Caption-style text data
■ ■ ■

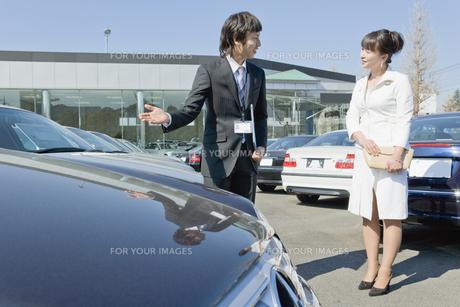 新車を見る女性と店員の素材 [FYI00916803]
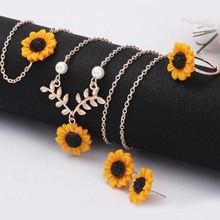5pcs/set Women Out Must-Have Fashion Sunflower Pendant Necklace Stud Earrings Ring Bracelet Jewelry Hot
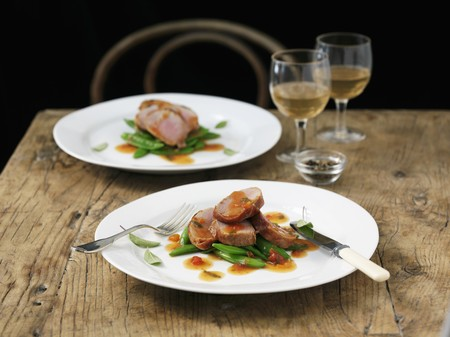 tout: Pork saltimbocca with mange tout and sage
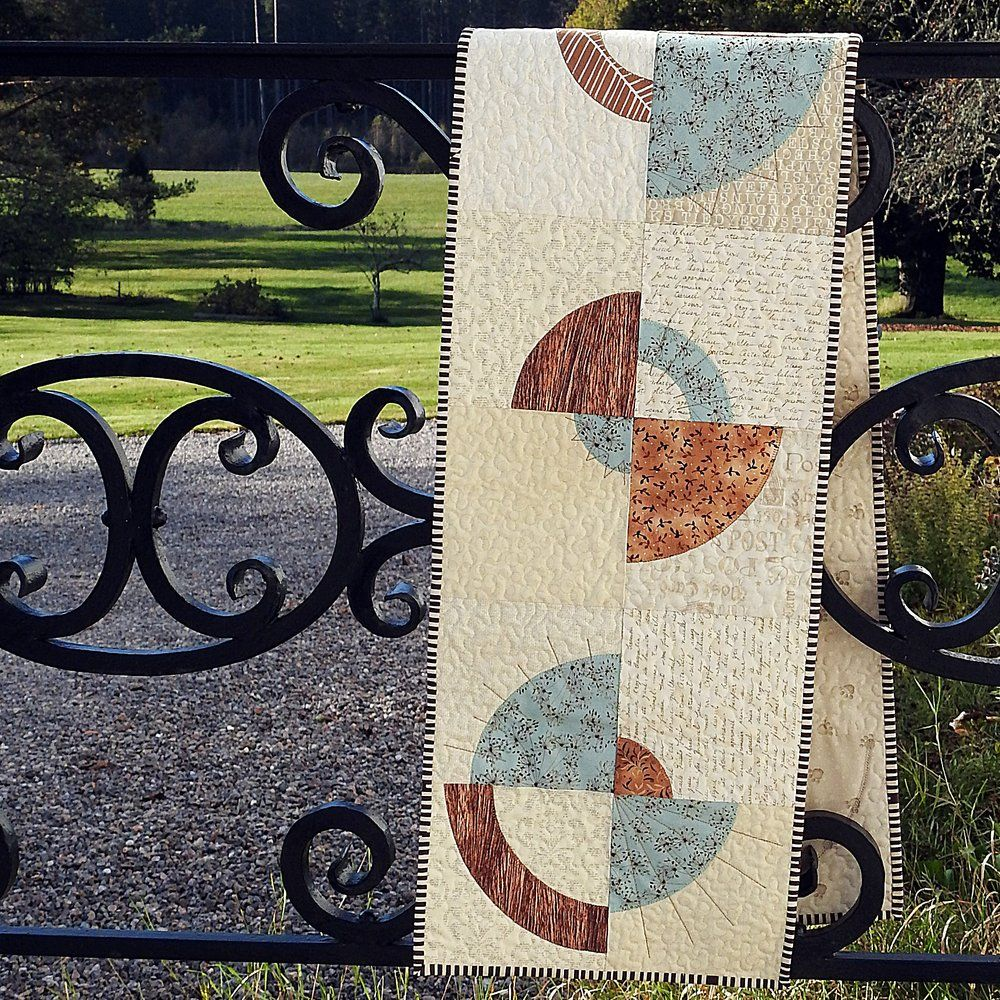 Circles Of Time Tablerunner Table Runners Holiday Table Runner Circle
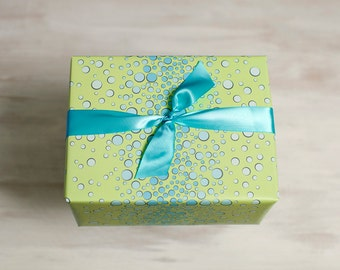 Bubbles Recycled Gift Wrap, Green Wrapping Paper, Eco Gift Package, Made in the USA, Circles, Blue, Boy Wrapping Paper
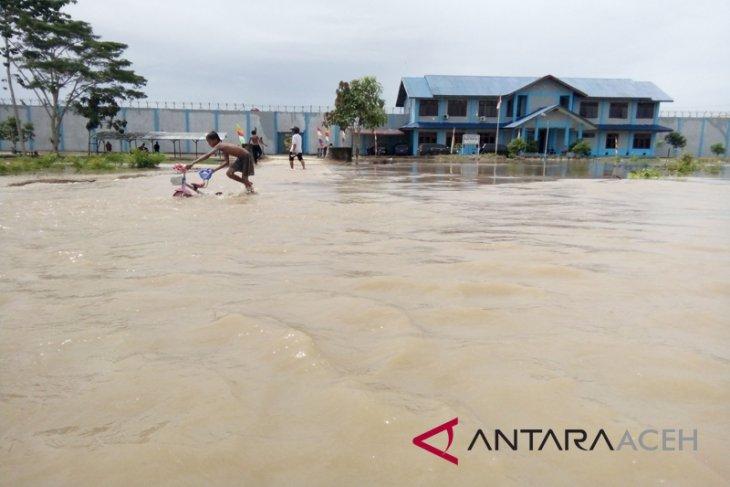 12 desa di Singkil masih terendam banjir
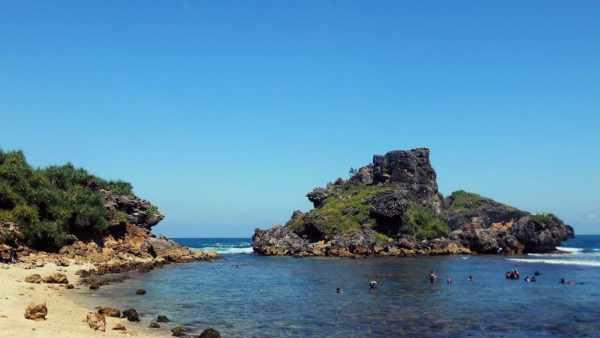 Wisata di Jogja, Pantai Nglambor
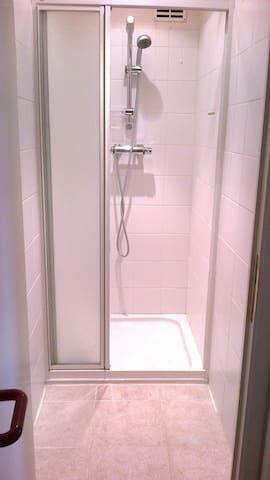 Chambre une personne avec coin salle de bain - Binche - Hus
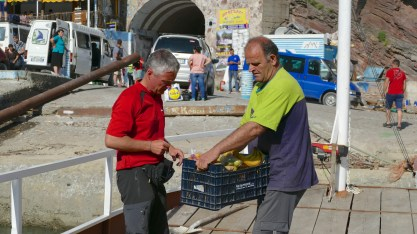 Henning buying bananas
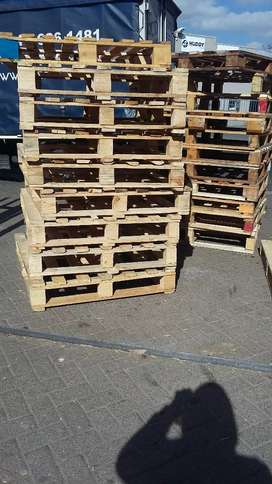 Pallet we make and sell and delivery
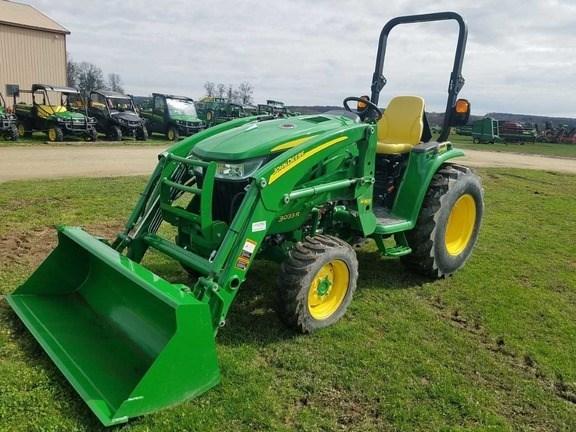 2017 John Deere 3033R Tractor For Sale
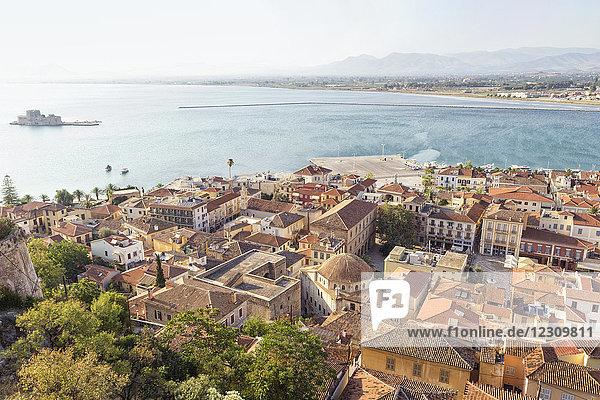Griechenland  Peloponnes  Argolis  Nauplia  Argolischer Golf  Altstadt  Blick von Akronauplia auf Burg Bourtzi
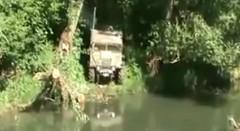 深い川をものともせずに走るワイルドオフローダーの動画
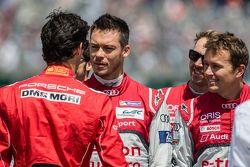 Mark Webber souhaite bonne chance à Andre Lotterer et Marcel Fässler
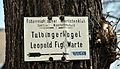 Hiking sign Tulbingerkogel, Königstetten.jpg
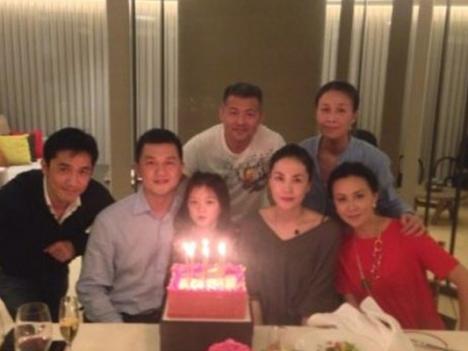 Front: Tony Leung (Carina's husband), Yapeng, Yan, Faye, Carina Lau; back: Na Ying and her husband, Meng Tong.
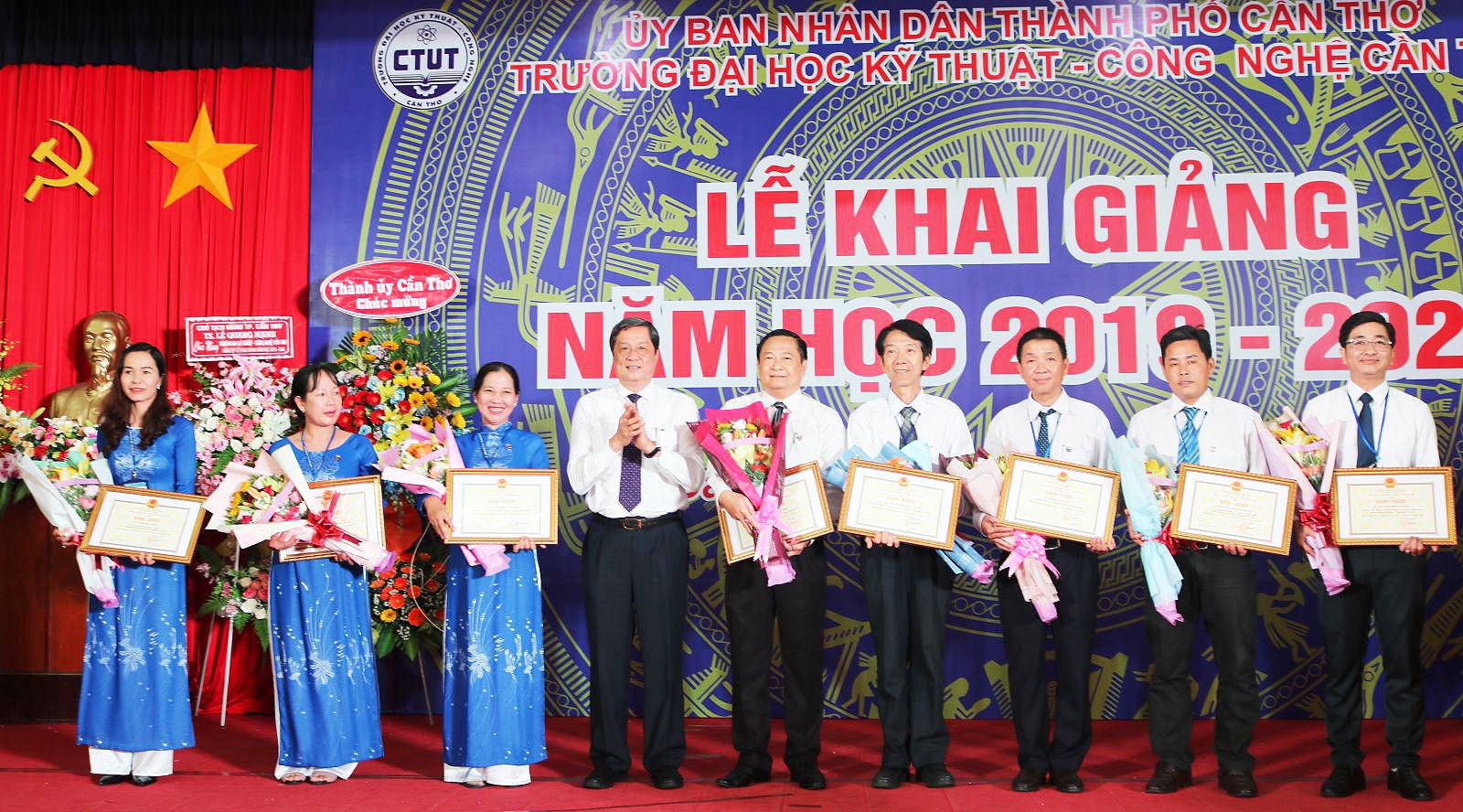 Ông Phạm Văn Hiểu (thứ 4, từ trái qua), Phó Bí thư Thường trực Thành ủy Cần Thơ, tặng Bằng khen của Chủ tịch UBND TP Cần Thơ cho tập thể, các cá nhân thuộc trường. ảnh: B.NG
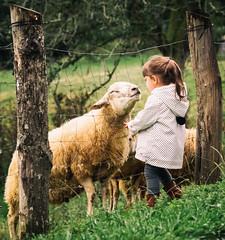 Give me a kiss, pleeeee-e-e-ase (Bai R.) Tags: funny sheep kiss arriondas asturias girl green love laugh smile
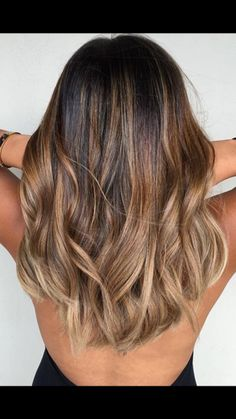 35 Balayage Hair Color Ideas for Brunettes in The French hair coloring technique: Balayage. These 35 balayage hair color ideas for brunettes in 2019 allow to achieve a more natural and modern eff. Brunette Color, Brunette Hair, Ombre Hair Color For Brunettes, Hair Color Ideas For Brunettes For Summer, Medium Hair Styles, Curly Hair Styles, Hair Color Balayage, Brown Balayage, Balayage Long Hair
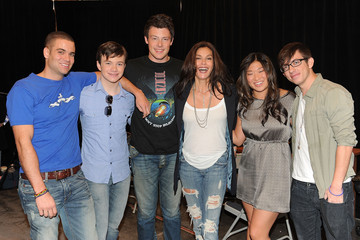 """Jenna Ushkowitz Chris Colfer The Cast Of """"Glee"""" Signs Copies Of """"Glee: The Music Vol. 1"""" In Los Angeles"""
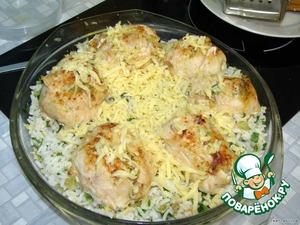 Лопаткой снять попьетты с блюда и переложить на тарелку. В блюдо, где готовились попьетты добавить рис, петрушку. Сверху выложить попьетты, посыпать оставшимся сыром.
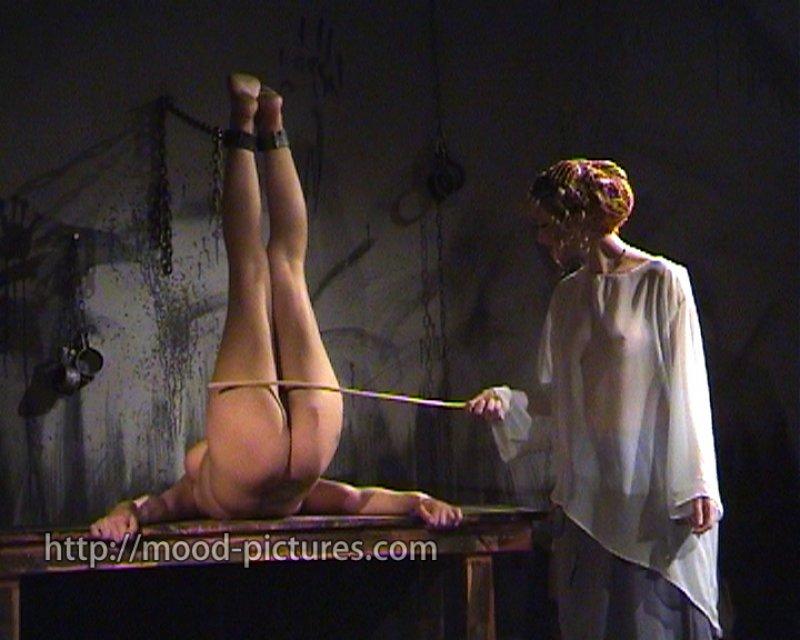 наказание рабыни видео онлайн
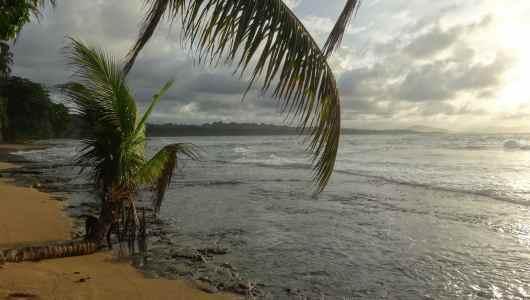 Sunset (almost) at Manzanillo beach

■ ■ ■

▶ Exercise goal
The first line of the entries, the line containing "Front: Tony Leung", and every line between them are to be output exactly; pictures are not.

▶ Problem solution
 新車を見る女性と店員の素材 [FYI00916803]
5pcs/set Women Out Must-Have Fashion Sunflower Pendant Necklace Stud Earrings Ring Bracelet Jewelry Hot
 tout: Pork saltimbocca with mange tout and sage
 Circles Of Time Tablerunner Table Runners Holiday Table Runner Circle
 Bubbles Recycled Gift Wrap, Green Wrapping Paper, Eco Gift Package, Made in the USA, Circles, Blue, Boy Wrapping Paper
 12 desa di Singkil masih terendam banjir
 Wisata di Jogja, Pantai Nglambor
 Chambre une personne avec coin salle de bain - Binche - Hus
 Henning buying bananas
 Pallet we make and sell and delivery
 2017 John Deere 3033R Tractor For Sale
Griechenland  Peloponnes  Argolis  Nauplia  Argolischer Golf  Altstadt  Blick von Akronauplia auf Burg Bourtzi
 深い川をものともせずに走るワイルドオフローダーの動画
 Mark Webber souhaite bonne chance à Andre Lotterer et Marcel Fässler
 Hiking sign Tulbingerkogel, Königstetten.jpg
 Front: Tony Leung (Carina's husband), Yapeng, Yan, Faye, Carina Lau; back: Na Ying and her husband, Meng Tong.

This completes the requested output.